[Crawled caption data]
..........

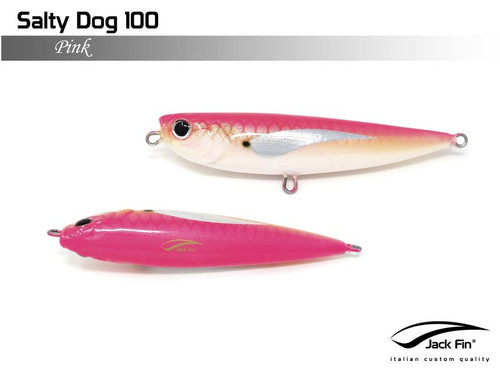 Jack Fin Salty Dog 100 pink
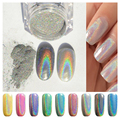 1g/Box Holographic Laser Powder Nail Glitter Rainbow Pigment Manicure Chrome Pigments # HS221354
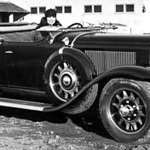 Roadster #3 (Factory Publicity Shot ?) with wind-wings (no reference found for factory wind-wing accessory)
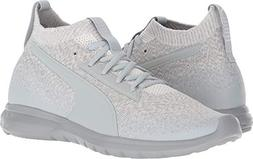 PUMA Men's Vigor Evoknit FS Quarry/Puma White 8.5 D US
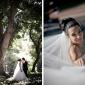0123_wedding-photography_ED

..........

Repeat the data word for word, minus any pictures.

 Jack Fin Salty Dog 100 pink
 1g/Box Holographic Laser Powder Nail Glitter Rainbow Pigment Manicure Chrome Pigments # HS221354
 Roadster #3 (Factory Publicity Shot ?) with wind-wings (no reference found for factory wind-wing accessory)
 PUMA Men's Vigor Evoknit FS Quarry/Puma White 8.5 D US
0123_wedding-photography_ED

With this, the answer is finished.